> [Page excerpt]
↓

What kind of example is Richmond for the world?
The revolutionary changes in Richmond have caught the eye of journalists and documentary makers from around the world, including Japan, Hong Kong, Germany and Korea.
Sung-Han Lee
Sunghan Lee, a filmmaker from South Korea, said by email from Asia he had come to Richmond to make a documentary so Koreans can see what happens when an influx of house-buying wealthy Mainland Chinese move into a city.
Lee said his footage shows how new Asian money is “heating up the real estate market” in Richmond, including leading to the construction of empty mansions. Migration is creating a “huge gap between local Canadian people and new Chinese immigrants,” Lee said.
A stream of rich Mainland Chinese, the Korean documentary maker said, is also buying up luxury housing in a region of Korea called Juju Island, as well in parts of Seoul.

↑

> [Data shown]
↓

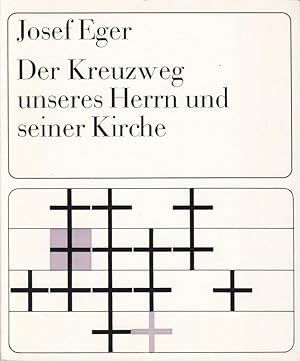 Seller image for Der Kreuzweg unseres Herrn u. seiner Kirche for sale by Die Buchgeister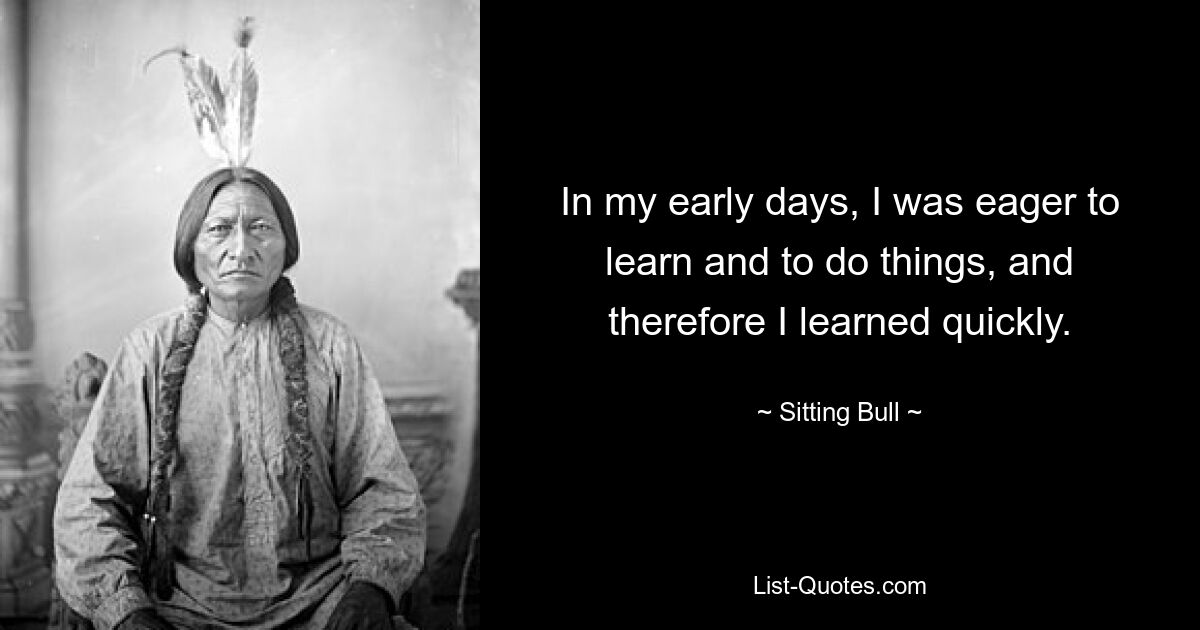 In my early days, I was eager to learn and to do things, and therefore I learned quickly. — © Sitting Bull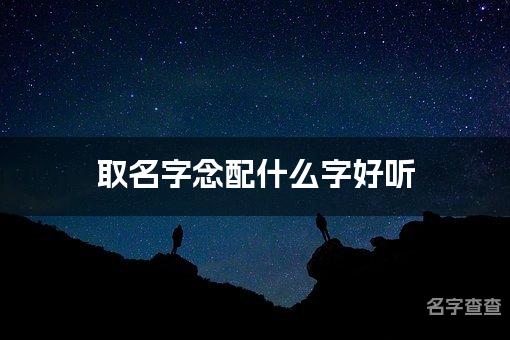 取名字念配什么字好听 带念字有创意的女孩名字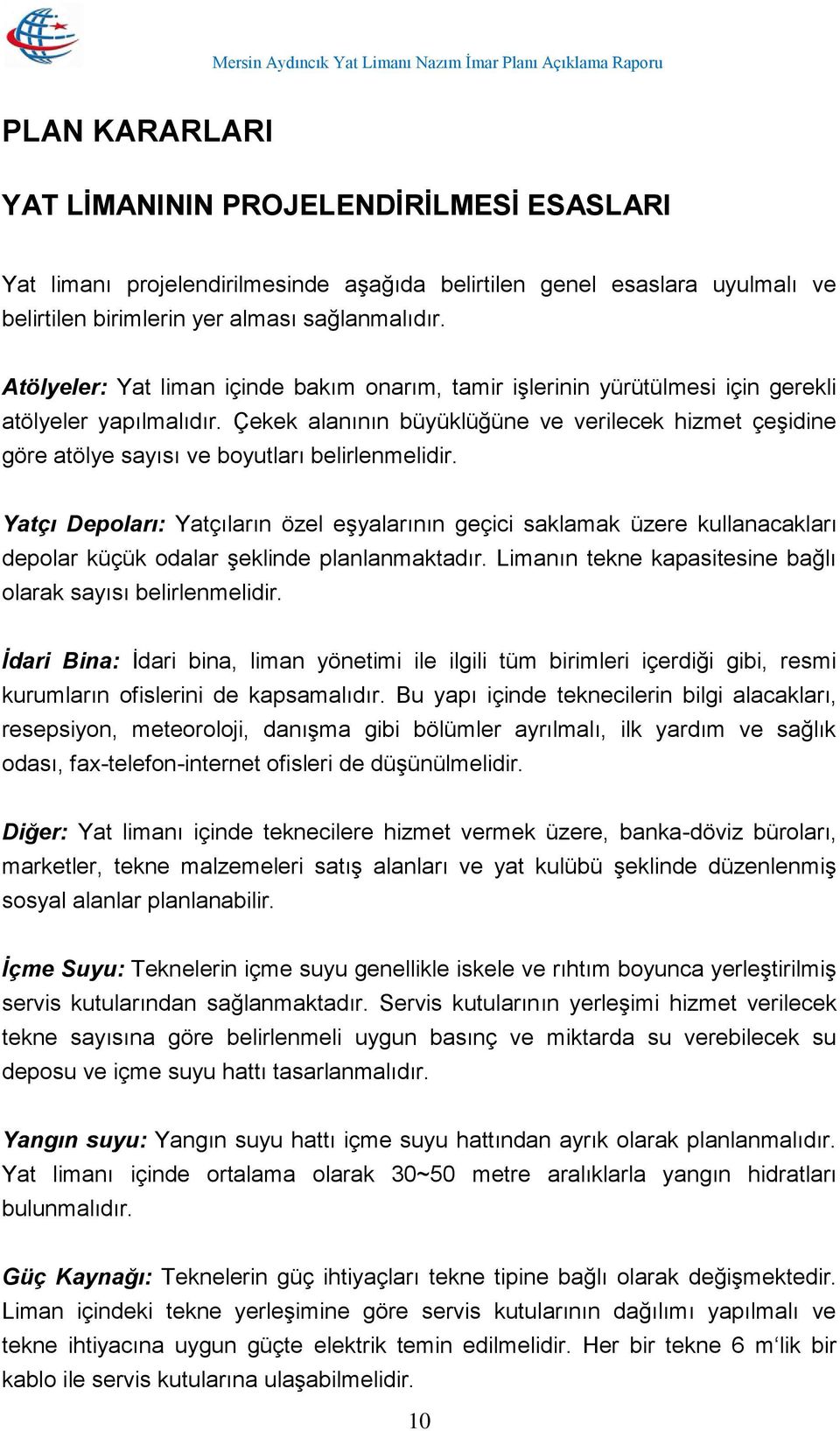 Çekek alanının büyüklüğüne ve verilecek hizmet çeşidine göre atölye sayısı ve boyutları belirlenmelidir.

↑

> [Assigned task 1]
Take the passage of the Richmond article that opens with the words containing "Sung-Han Lee" and closes with "into a city.", and change "filmmaker" to "director".
> [Assigned task 2]
Which places do the journalists and documentary makers drawn to Richmond come from, according to the Richmond article?
> [Assigned task 3]
Carry on the Richmond article from its last sentence.
The material isn't needed for anything here.

> [Written response 1]
Sung-Han Lee
Sunghan Lee, a director from South Korea, said by email from Asia he had come to Richmond to make a documentary so Koreans can see what happens when an influx of house-buying wealthy Mainland Chinese move into a city.

> [Written response 2]
Japan, Hong Kong, Germany and Korea

> [Written response 3]
Lee urged Canadians to follow Korean politicians’ lead and bring in new immigration policies, including one that would deal with some empty houses by stopping migrants from owning property in Canada unless they can prove they live here more than 200 days a year.
Ramesh Ranjan, a digital marketer, said the city he grew up in is “becoming a place we’ve never seen before.”
Although the 25-year-old Simon Fraser University economics grad thinks many of the younger offspring of immigrants are integrating into Canada, he acknowledged, “Some people say Richmond doesn’t feel like a community anymore. They say it feels fractured. I understand that.”
However, even though councillor Loo, 42, acknowledges “some of the pace of growth has been too fast” in Richmond, she still finds the city appealing.
Most Richmond residents are not that friendly, Loo said, but the city is full of “fantastic restaurants.” It’s also replete with parks and green space and, in contrast to the city of Vancouver, it has “mostly free parking.”